Re: Parallel tuplesort (for parallel B-Tree index creation)

From: Peter Geoghegan <pg(at)bowt(dot)ie>
To: Thomas Munro <thomas(dot)munro(at)enterprisedb(dot)com>
Cc: Robert Haas <robertmhaas(at)gmail(dot)com>, Heikki Linnakangas <hlinnaka(at)iki(dot)fi>, Pg Hackers <pgsql-hackers(at)postgresql(dot)org>, Corey Huinker <corey(dot)huinker(at)gmail(dot)com>
Subject: Re: Parallel tuplesort (for parallel B-Tree index creation)
Date: 2017-02-07 04:43:35
Message-ID: CAH2-WzmJefSkr7HuTBFkfCmafRbQdwOojVS18Uo5MS=VGZoSEw@mail.gmail.com
Views: Raw Message | Whole Thread | Download mbox | Resend email
Thread:
Lists: pgsql-hackers

On Mon, Jan 30, 2017 at 9:15 PM, Peter Geoghegan <pg(at)bowt(dot)ie> wrote:
>> IIUC worker_wait() is only being used to keep the worker around so its
>> files aren't deleted.

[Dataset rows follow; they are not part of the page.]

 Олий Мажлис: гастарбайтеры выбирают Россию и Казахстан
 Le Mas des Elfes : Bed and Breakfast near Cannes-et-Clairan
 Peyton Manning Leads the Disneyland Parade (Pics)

Once buffile cleanup is changed to be
>> ref-counted (in an on_dsm_detach hook?) then workers might as well
>> exit sooner, freeing up a worker slot... do I have that right?
>
> Yes. Or at least I think it's very likely that that will end up happening.

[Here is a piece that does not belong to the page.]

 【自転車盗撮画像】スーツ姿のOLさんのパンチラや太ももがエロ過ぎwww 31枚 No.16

I've looked into this, and have a version of the patch where clean-up
occurs when the last backend with a reference to the BufFile goes
away. It seems robust; all of my private tests pass, which includes
things that parallel CREATE INDEX won't use, and yet is added as
infrastructure (e.g., randomAccess recycling of blocks by leader from
workers).

As Thomas anticipated, worker_wait() now only makes workers wait until
the leader comes along to take a reference to their files, at which
point the worker processes can go away. In effect, the worker
processes go away as soon as possible, just as the leader begins its
final on-the-fly merge. At that point, they could be reused by some
other process, of course.

However, there are some specific implementation issues with this that
I didn't quite anticipate. I would like to get feedback on these
issues now, from both Thomas and Robert. The issues relate to how much
the patch can or should "buy into resource management". You might
guess that this new resource management code is something that should
live in fd.c, alongside the guts of temp file resource management,
within the function FileClose(). That way, it would be called by every
possible path that might delete a temp file, including
ResourceOwnerReleaseInternal(). That's not what I've done, though.
Instead, refcount management is limited to a few higher level routines
in buffile.c. Initially, resource management in FileClose() is made to
assume that it must delete the file. Then, if and when directed to by
BufFileClose()/refcount, a backend may determine that it is not its
job to do the deletion -- it will not be the one that must "turn out
the lights", and so indicates to FileClose() that it should not delete
the file after all (it should just release vFDs, close(), and so on).
Otherwise, when refcount reaches zero, temp files are deleted by
FileClose() in more or less the conventional manner.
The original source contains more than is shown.